So John wasn’t satisfied. He’d tried to put the brakes on the search engine’s launch to avert a disaster and had failed.
Measuring the Unmeasurable
Of course, John wasn’t going to give up. Otherwise, this story would be a very boring way to kick off a book! Besides, a large IT investment—and people’s jobs—were at stake.
When John first started working on the project, his goal was to introduce user-centered thinking to the search engine selection process to complement the technical tests that IT would be using. To do so in an environment that was both technical and, as a corporation, driven by the bottom line, he had to wade into some treacherous waters—he’d have to come up with some metrics to quantify the experience of using the current search engine.
Now you might wonder what the big deal was. Either the search engine found the damned thing, or it didn’t—should be pretty easy to measure, right? Well, not quite.... There certainly are searches that work that way, for example, looking up a colleague’s phone number in the Vanguard staff directory. But many—probably most—searches don’t have a single “right” answer. “Parking,” “benefits,” and “experts” are all common queries on the Vanguard Intranet. They are also questions that have many answers—some more right than the others, but none that are ideal or perfect. From the perspective of users, relevance is very often relative.

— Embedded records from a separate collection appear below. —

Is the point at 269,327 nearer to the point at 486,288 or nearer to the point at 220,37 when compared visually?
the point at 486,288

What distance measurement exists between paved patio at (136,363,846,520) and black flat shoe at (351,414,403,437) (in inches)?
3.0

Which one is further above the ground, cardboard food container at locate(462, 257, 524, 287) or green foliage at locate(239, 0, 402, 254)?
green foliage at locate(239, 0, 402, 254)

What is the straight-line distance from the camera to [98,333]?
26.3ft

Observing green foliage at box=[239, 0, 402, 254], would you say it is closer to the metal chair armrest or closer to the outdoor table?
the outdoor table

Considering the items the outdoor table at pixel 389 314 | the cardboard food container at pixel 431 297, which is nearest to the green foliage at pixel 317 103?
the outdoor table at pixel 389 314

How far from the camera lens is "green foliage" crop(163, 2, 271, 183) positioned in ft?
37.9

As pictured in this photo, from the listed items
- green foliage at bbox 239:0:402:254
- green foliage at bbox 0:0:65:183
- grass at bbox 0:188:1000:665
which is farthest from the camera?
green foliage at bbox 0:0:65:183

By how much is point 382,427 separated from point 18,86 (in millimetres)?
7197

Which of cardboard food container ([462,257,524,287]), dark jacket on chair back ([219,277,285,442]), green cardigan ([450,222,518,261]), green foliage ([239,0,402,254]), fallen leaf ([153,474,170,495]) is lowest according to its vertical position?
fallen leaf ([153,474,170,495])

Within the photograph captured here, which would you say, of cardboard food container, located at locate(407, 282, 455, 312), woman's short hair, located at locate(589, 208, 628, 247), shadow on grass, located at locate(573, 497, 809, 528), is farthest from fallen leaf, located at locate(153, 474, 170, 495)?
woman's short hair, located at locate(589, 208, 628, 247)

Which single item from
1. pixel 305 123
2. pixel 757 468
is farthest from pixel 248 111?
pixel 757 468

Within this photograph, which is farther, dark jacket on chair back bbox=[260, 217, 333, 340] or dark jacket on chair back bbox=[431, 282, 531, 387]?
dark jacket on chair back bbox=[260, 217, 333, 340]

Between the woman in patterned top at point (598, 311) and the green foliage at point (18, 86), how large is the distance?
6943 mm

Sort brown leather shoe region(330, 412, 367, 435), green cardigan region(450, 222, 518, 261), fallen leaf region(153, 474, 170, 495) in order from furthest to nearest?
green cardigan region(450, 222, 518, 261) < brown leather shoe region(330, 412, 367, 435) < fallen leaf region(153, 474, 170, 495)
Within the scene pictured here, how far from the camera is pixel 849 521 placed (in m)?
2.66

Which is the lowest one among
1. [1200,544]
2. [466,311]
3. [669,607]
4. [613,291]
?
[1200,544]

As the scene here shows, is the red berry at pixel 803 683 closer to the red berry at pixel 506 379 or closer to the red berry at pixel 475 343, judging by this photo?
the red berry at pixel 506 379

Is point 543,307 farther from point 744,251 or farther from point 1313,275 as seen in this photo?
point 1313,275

Most designers know that it’s difficult to measure search performance and, well, just about any aspect of the user experience. In fact, being asked to do so causes droplets of sweat to form on many a designer’s brow. It just doesn’t feel right. Experience is difficult to boil down to a few simple, measurable actions. Considering that most of those in the field don’t have advanced degrees in statistics—and probably experienced similarly sweaty moments during high school algebra—it’s not surprising.
Yet, here was John Ferrara, with a bachelor’s degree in communications, sallying forth to measure the user experience of Vanguard’s search system.
The Before-and-After Test
John focused on analyzing a few really common search queries to see how well they were performing—queries that represented needs that huge numbers of Vanguard’s intranet searchers wanted addressed. If you’re familiar with the “long tail,”[1] these would be considered the “short head.” (If you’re not, don’t worry—you’ll learn the basics in Chapter 2.) John wanted to compare how well these queries performed before and after—with the original search system and now with the new one.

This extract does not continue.